Going to the Dogs: The Irrationality of Dog Clothing

Emily Cooper
Business Manager

Let me get this out there immediately. I am actually a big fan of dogs and am positive that they make great pets.

But in writing this column I am merely trying to expose a very strange aspect of human–dog relations. In addition, I am a big fan of Ralph Lauren.

Browsing through a Ralph Lauren Outlet store, I see the typical “every–color–of–the–rainbow” shades of polo shirts, as well as the outlandishly colored Rugby tees. Suddenly, something catches my eye: seven–inch long, tiny polo shirts are displayed in a bowl.

“What are these for?” I ask the store clerk.

“Why they’re for small dogs!” she comments wryly.

Dogs, really?

The holidays are fast approaching and my heart just goes out to those poor dogs who, because of the economic recession, cannot afford to purchase a Ralph Lauren “Cabled Cashmere Turtleneck, $95.”

I mean, the government was bailing out banks and investment firms right and left; have they no concern for “man’s best friend”?

A little biology. Humans are truly the only creatures on the planet who must wear clothing.Dogs, on the other hand, were blessed with a thick set of fur, solely for the purpose of being able to weather the elements. So, perhaps “Reversible Sporty Puffer Vests, $125,” are a bit unnecessary.

What I would like to know is who came up with the concept of manufacturing dog clothing in the first place.

Why would anyone want to wrestle a squirming dog into a sweater which he or she probably does not want to wear?

Since humans cannot fully communicate with dogs, it seems nearly impossible to accurately know your dog’s tastes.

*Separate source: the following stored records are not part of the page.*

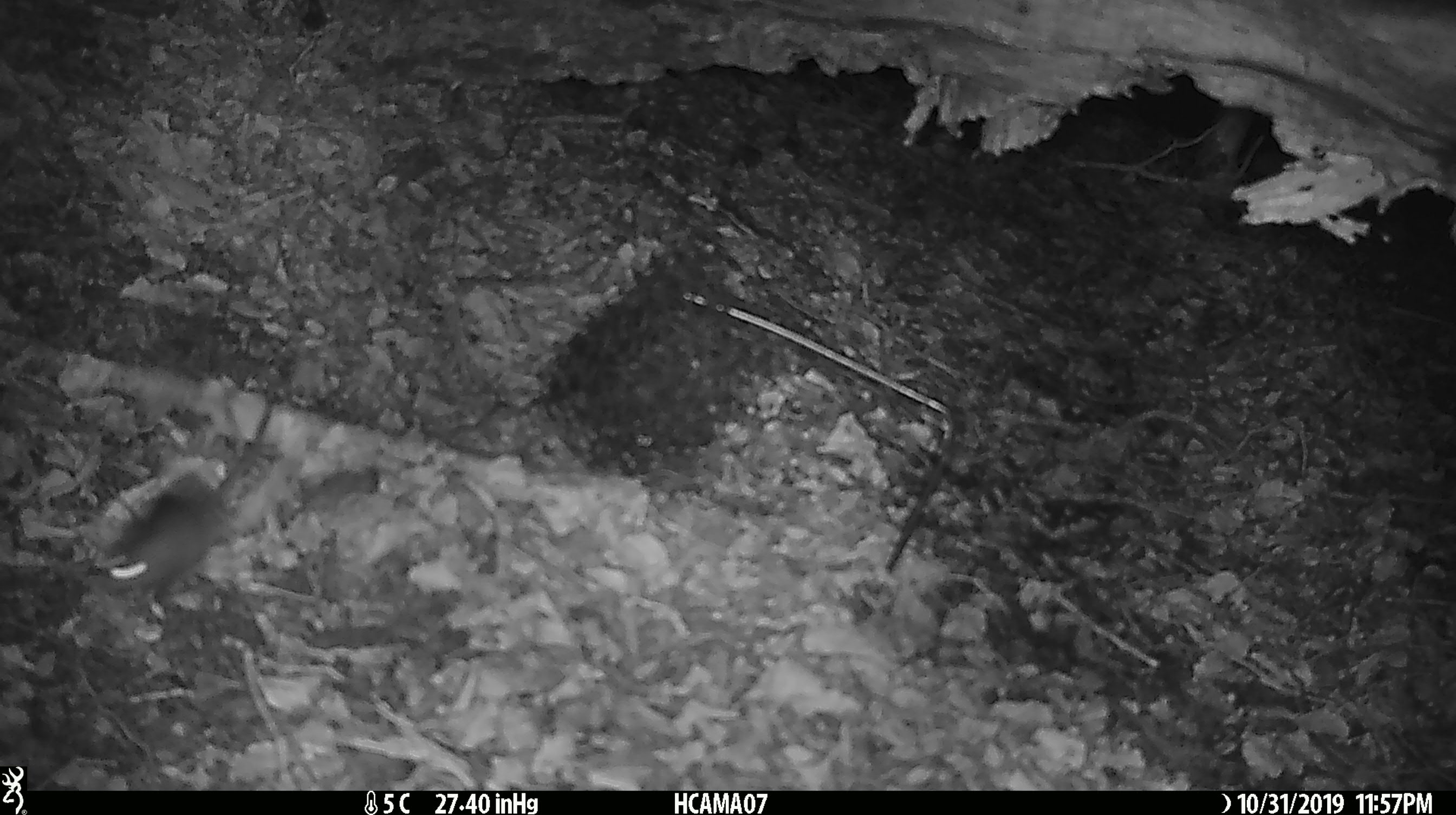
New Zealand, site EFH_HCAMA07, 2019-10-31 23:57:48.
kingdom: Animalia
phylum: Chordata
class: Mammalia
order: Rodentia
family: Muridae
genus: Mus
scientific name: Mus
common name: mouse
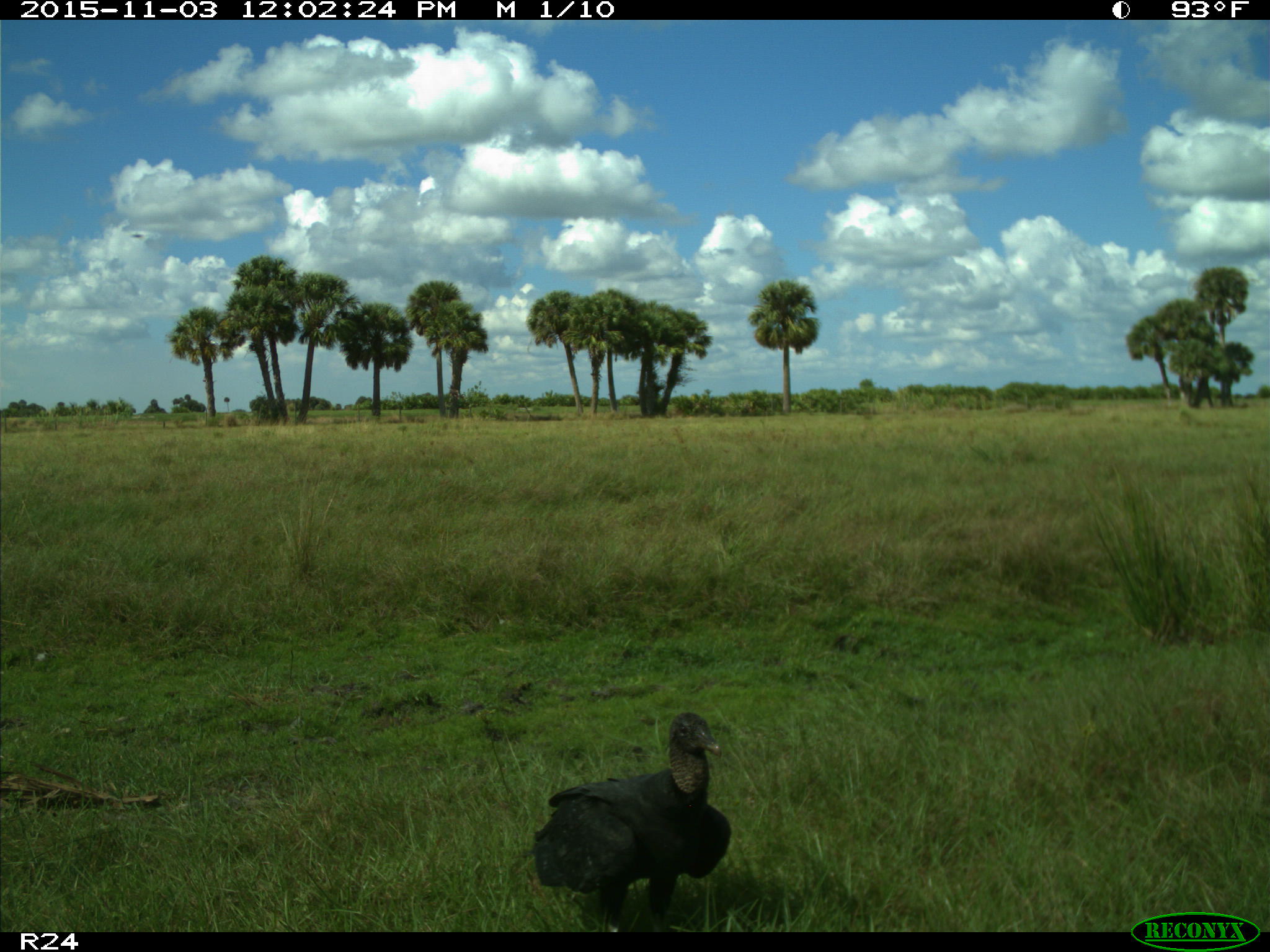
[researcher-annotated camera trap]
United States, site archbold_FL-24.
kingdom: Animalia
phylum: Chordata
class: Aves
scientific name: Aves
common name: birds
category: unidentified bird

Perhaps, for instance, he or she detests the color pink, yet you have been continuing to squeeze poor Fido into “Pink Buttoned Cashmere Turtlenecks, $66.50,” his entire life.

In fact, I am nearly certain that I can identify at least one dog that would absolutely not let himself be squeezed into a “Polar Bear Shawl Sweater, $95.”

Everyday, on my way to and from school, I pass a house where a commanding Boxer resides.

Besides the fact that Ralph Lauren makes dog clothes no larger than about 10 inches, he is not the type of dog that would happily don a brightly colored rugby polo. He seems to be the type to go commando.

In addition, dogs being forced to wear clothes could result in serious mental scarring and emotional issues for them.

They are wearing their fellow animals.

Wearing a leather coat is like wearing a cow. Wearing a fleece sweater is like wearing a sheep.

This practice is alright for humans, as we are above cows and other farm animals on the food chain, but dogs are not.

Emotionally, dogs could be permanently damaged for wearing their friends.

This practice could also cause much uproar in the animal kingdom. Dogs could be shunned by the rest of the animals for partaking in the treatment of other animals as clothing.

Anyway, being serious now, I think that the true reason that people dress up small dogs is that humans like to baby others. When children get too old to dress up in various costumes, people will dress up the next best thing: their dogs.

One more thought: if extra–terrestrial beings are observing planet Earth, I think they would have a very difficult time deciding who is in charge—the humans or the dogs.

Removing yourself from society and looking critically at many of its trends, I think that you might find that many them are not based in need or necessity. Who’s being walked daily while wearing a “Sun Valley Fleece Hoodie, $75”: the human or the dog?